X person isn't eligible, though they SHOULD be. So we add an exception! But not everyone in that bucket should be eligible, so there are exceptions to the exceptions.

Now: verify it all.
So you end up with hard ethical and distributional questions in public policy/ program design:

We are adding complexity to increase eligibility for a program, *but* that complexity will be borne by *every* client who now, say, has to answer that additional question.
And the thing is, the more complex a program is, the larger the *hidden* cost of people simply getting overwhelmed and giving up even through they're otherwise eligible.

So you can make more people eligible but also drop previously-eligible people by creating a friction barrier.
I mean, just take a look at this (relatively concise) overview of college student rules for SNAP:
fns.usda.gov/snap/students

You can practically see the individual stories here.

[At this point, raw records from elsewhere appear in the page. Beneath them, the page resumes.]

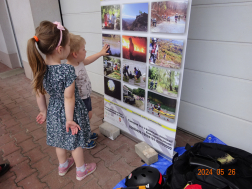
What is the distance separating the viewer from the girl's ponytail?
52.1 inches

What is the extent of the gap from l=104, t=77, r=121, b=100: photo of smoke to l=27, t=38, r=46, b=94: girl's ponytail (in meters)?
1.00

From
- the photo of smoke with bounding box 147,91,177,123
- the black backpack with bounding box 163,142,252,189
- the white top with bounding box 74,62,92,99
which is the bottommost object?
the black backpack with bounding box 163,142,252,189

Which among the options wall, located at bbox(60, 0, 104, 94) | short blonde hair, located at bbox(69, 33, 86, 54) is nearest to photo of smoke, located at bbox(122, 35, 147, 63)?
short blonde hair, located at bbox(69, 33, 86, 54)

But this is (a) complicated for clients, (b) complicated for workers, (c) costly to administer!
And the thing about approaching public programs from the vantage point of technology and service design is we can actually *measure* the costs of this complexity:
- Conversion dropoff on a complex application form
- The funnel of eligibility steps (say, 15% loss at interview)
I want to emphasize that the additive complexity of programs that comes from well-meaning legislators and advocates comes from a place of good intentions. And any given addition isn't hugely costly.

But—iterated over decades—we end up with deeply costly levels of complexity.
And the thing is even when we try to simplify programs, sometimes we don't even really do that: we add a simplified version for some subcategory, but that's now just basically *another* line in a spaghetti diagram, even if it leads to a less complex ball of yarn.
And so here are just some of the costs of public policy complexity:
- Harder for people it serves to understand
- High-cost to administer
- Harder to garner and maintain political support (take ACA's complex market subsidies vs. the simplicity of Medicare)
And okay let me pick on the most insane example — in SNAP, we ask every applicant whether they've been convicted of trading SNAP benefits for explosives.

Really.

Isn't that...like...10 people? Maybe?

ALSO YOU HAVE A LIST OF THOSE PEOPLE.
My other favorite example is around integration of different safety net benefits: everyone wants to talk up Medicaid and SNAP dual enrollment but A HOUSEHOLD IS LITERALLY DEFINED DIFFERENTLY ACROSS THE TWO PROGRAMS!!

(Aside: our IBI team is doing heroic work on this problem.)
The danger of talking about streamlining complexity in public policy is political: it can be easy to propose "simplification" in such a way that it is a trojan horse for significant cutting.

What we need is to truly simplify based on real costs and benefits.
But here we also have a political economy problem: there is no natural constituency for public policy simplification. In fact, many groups benefit from existing complexity, and in general it's a situation of concentrated benefits and diffused costs.
But there's also an epistemic barrier: often the costs of complexity—to the core program goals itself—are much harder to see than the ostensible benefits or justification of that complexity.

Way easier to see the new eligible person than the one who dropped off on that question.
I will say that, in part because technology itself *must* model this complexity, that technology—both through implementation and higher-resolution measurement of peoples' experiences—can help us be more empirical about the costs of this complexity to people and outcomes.
So that's the end of my rant. Let's talk about this more. Let's figure out how to measure complexity in public policy better, and make policies more effective by figuring out when simplification makes sense.